PESONA MAGETAN : Catatan Hendry CH Bangun Waktu Berkunjung ke Magetan

PESONA MAGETAN : Catatan Hendry CH Bangun Waktu Berkunjung ke Magetan

Oleh: Hendry CH Bangun

Tidak ada angin tidak ada hujan, tiba-tiba saya ditelpon Bupati Magetan, Suprawoto. “Mas Hendry datang ke Magetan ya. Nanti ada pelantikan SMSI di sini,” ujar suara di ujung sana.

“Siap. Kalau Bapak yang undang saya pasti datang,” begitu jawaban yang saya sampaikan. Saya diundang karena didapuk sebagai Penasehat di Serikat Media Siber Indonesia (SMSI), organisasi perusahaan pers online yang telah ditetapkan menjadi konstituen Dewan Pers. Sekaligus saya juga diminta menjadi pembicara di kalangan staf humas dinas-dinas di kabupaten paling barat Jawa Timur ini.

Saya sudah lama kenal mantan Sekjen Kementerian Kominfo ini baik ketika menjadi pengurus PWI Pusat maupun Anggota Dewan Pers. Walaupun jarang bertemu karena pribadinya hangat, komunikasi terjalin lancar, entah via WA atau melalui telpon. Tidak terhitung pula kami bertemu di berbagai kesempatan, termasuk bandar udara saat akan terbang.

### Perintah Tertulis a
Kumpulkan semua baris yang memuat kata "front", lalu salin baris-baris itu tanpa perubahan.

### Bahan Sumber

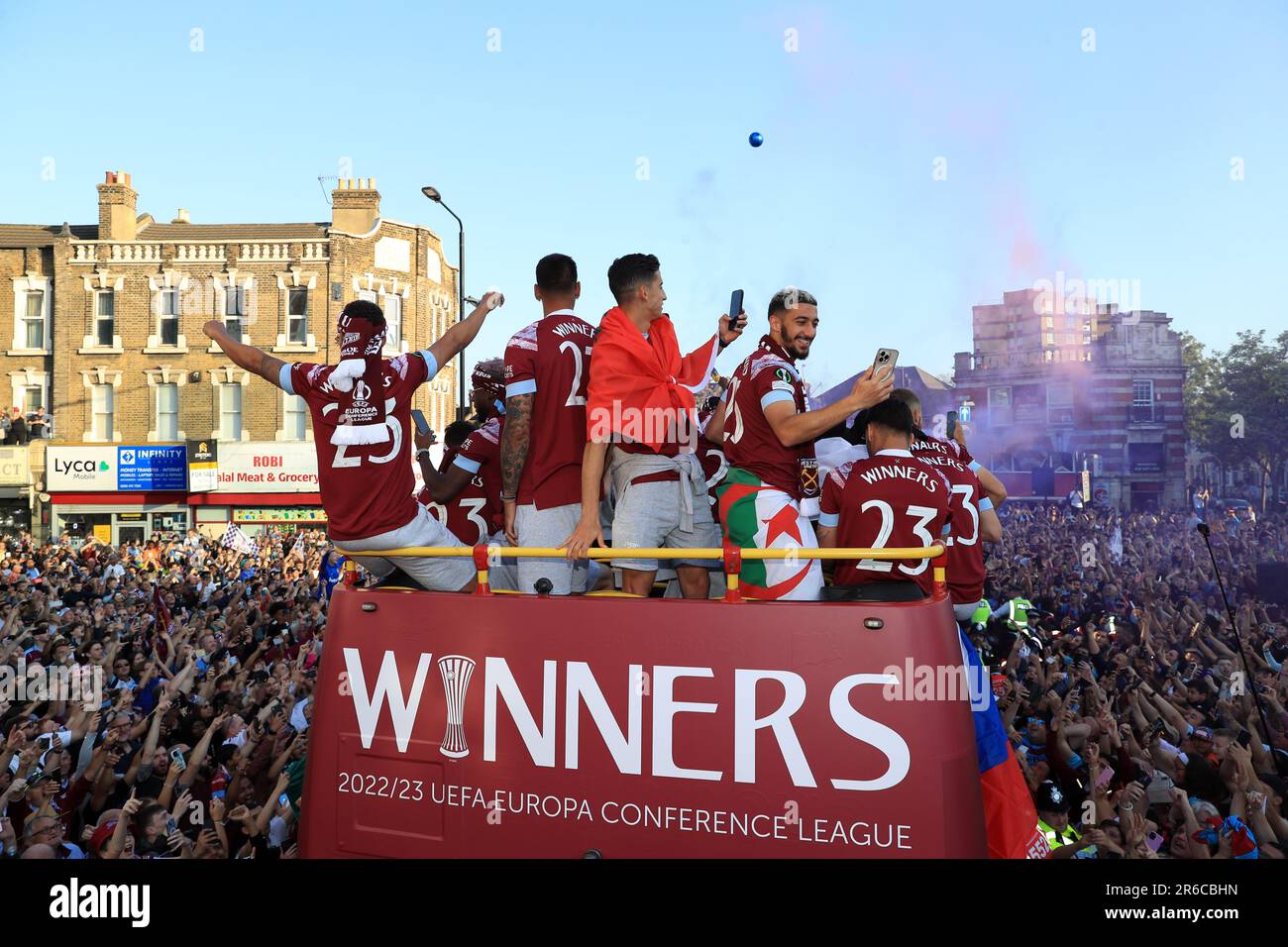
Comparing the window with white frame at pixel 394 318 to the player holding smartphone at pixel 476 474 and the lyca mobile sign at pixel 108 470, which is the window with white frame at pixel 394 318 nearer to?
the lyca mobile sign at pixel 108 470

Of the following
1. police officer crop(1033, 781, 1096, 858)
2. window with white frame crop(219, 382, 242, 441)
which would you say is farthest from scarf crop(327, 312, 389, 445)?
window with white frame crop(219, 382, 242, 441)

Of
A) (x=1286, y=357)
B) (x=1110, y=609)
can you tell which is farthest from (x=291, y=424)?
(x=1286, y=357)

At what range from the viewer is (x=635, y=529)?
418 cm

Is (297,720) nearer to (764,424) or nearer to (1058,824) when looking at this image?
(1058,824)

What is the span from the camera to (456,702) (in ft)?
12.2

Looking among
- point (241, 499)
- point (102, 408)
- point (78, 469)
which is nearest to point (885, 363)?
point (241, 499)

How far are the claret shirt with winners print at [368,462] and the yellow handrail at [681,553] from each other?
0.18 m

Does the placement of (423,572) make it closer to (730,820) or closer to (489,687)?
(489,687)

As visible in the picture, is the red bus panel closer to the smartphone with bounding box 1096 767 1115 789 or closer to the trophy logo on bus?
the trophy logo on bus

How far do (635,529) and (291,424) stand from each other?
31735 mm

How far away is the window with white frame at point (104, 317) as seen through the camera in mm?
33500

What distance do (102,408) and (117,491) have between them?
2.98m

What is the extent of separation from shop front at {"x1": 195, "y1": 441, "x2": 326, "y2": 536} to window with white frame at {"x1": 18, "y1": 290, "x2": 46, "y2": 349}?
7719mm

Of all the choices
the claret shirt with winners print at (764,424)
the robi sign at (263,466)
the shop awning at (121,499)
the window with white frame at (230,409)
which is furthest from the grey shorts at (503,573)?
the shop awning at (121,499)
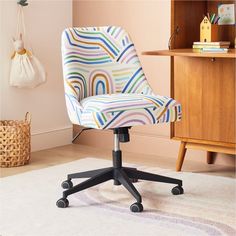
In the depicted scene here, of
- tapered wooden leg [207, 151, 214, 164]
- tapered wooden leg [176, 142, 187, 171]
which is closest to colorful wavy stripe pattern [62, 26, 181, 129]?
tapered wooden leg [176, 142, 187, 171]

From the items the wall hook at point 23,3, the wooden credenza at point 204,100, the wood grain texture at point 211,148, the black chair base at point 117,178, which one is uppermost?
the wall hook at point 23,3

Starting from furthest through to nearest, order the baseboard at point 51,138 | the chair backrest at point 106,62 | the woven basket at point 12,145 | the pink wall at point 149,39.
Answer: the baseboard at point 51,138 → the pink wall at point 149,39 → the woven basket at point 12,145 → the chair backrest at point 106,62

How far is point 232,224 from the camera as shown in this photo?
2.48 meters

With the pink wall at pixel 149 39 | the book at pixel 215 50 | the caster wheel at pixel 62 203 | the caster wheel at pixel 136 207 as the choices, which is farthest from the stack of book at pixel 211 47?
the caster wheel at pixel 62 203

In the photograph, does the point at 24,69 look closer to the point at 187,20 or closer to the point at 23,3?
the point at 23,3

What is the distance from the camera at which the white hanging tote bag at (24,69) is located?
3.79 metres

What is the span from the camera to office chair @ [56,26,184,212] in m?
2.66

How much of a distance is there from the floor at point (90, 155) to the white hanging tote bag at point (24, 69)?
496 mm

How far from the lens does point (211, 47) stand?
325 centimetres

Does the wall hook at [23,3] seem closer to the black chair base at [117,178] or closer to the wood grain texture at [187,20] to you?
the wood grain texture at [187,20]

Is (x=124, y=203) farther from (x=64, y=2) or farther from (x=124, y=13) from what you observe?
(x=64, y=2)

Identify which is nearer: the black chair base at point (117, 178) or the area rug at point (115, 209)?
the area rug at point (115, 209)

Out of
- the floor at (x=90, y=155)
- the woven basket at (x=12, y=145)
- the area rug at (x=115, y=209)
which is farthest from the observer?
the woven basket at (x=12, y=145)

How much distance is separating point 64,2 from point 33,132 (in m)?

--

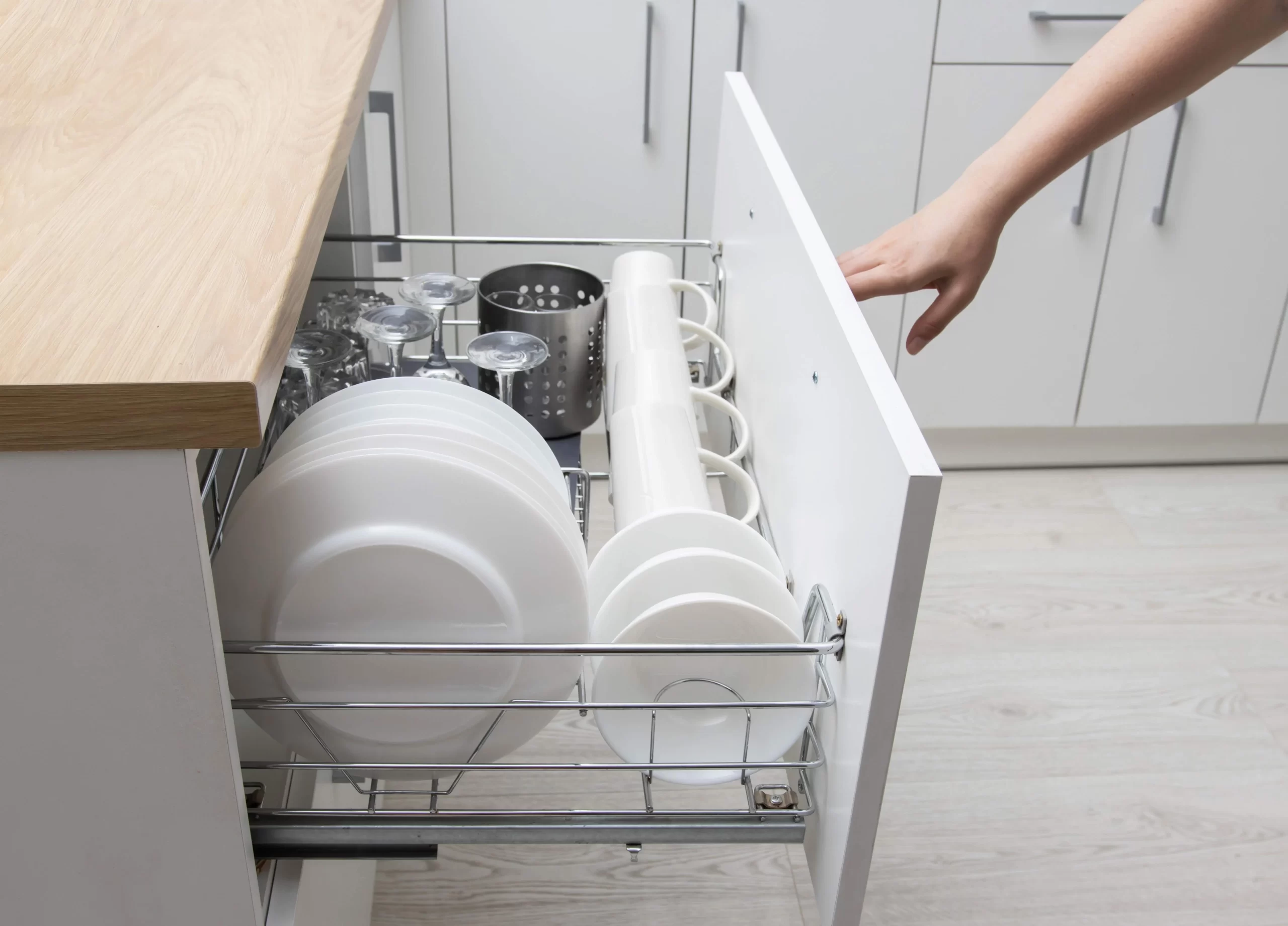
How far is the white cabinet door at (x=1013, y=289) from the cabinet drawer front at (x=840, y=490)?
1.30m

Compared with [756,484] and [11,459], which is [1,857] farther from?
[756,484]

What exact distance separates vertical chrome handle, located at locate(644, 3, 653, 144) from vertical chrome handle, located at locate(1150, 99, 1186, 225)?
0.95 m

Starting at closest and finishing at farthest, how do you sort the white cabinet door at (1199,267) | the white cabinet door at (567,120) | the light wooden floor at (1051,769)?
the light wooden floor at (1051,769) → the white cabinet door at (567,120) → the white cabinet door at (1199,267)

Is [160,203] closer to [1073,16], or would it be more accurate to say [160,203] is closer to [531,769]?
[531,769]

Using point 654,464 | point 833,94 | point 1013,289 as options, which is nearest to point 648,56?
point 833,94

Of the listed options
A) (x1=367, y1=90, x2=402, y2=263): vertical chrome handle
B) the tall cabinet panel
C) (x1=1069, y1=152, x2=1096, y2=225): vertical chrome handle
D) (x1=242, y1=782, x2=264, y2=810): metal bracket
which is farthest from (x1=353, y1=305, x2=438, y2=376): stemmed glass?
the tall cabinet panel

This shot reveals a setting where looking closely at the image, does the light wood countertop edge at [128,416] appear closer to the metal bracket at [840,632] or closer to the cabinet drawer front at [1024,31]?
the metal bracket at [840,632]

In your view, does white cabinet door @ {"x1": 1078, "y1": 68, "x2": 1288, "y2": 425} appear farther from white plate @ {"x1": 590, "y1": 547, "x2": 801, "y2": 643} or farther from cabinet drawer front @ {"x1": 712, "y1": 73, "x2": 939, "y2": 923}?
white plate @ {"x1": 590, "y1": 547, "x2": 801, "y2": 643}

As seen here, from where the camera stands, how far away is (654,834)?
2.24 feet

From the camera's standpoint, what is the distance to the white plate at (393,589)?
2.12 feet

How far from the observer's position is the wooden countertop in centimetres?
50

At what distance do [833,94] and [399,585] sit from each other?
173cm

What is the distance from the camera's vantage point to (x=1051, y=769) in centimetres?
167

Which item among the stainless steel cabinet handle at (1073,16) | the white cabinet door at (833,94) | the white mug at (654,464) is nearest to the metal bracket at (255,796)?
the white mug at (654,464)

==

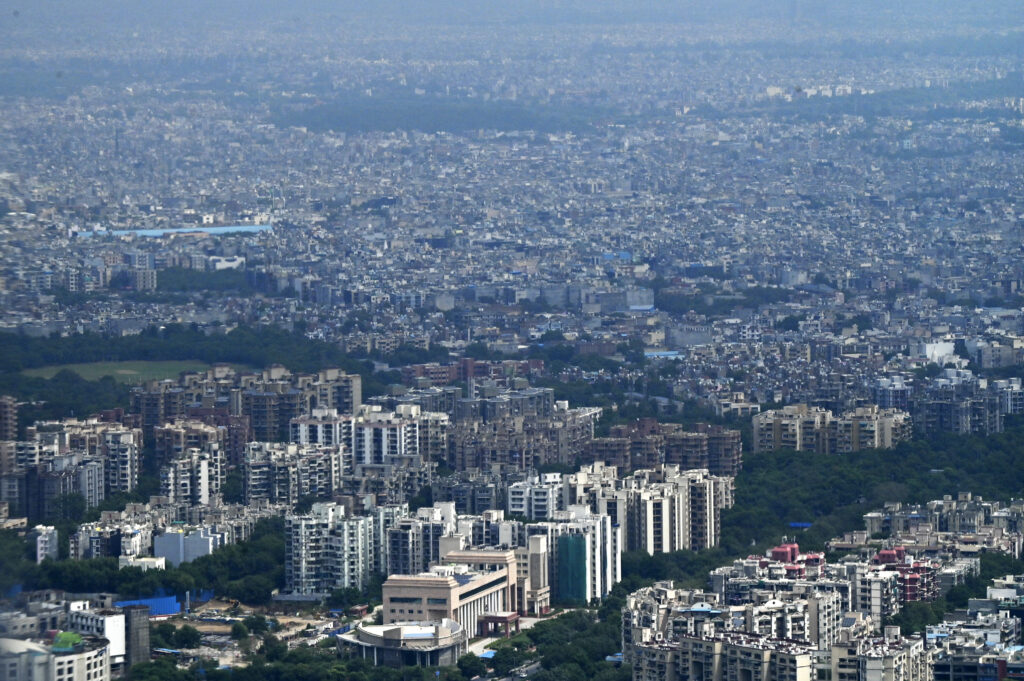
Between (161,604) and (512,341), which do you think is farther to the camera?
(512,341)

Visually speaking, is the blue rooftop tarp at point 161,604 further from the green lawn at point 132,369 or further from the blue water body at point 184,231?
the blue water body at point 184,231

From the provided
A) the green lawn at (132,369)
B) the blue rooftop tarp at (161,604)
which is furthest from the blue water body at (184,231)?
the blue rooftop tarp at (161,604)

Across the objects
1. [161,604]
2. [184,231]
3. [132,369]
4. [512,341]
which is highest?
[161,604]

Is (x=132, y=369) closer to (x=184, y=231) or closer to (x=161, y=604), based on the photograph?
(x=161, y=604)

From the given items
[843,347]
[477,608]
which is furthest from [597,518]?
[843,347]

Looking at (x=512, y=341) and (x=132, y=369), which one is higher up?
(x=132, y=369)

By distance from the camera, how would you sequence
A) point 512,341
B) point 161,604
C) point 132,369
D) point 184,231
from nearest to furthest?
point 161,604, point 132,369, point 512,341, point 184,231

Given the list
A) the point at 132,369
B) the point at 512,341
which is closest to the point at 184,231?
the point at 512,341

### Perintah Tertulis b
Dalam teks tentang kunjungan ke Magetan, siapa yang menelepon penulis dan memintanya datang ke Magetan?

### Hasil Tugas a
What is the extent of separation from shop front at {"x1": 195, "y1": 441, "x2": 326, "y2": 536} to window with white frame at {"x1": 18, "y1": 290, "x2": 46, "y2": 349}?
How far is the white cabinet door at (x=1013, y=289) from the cabinet drawer front at (x=840, y=490)?
This shot reveals a setting where looking closely at the image, does the light wood countertop edge at [128,416] appear closer to the metal bracket at [840,632] or closer to the cabinet drawer front at [1024,31]?
In your view, does white cabinet door @ {"x1": 1078, "y1": 68, "x2": 1288, "y2": 425} appear farther from white plate @ {"x1": 590, "y1": 547, "x2": 801, "y2": 643} or farther from cabinet drawer front @ {"x1": 712, "y1": 73, "x2": 939, "y2": 923}?

### Hasil Tugas b
Bupati Magetan, Suprawoto.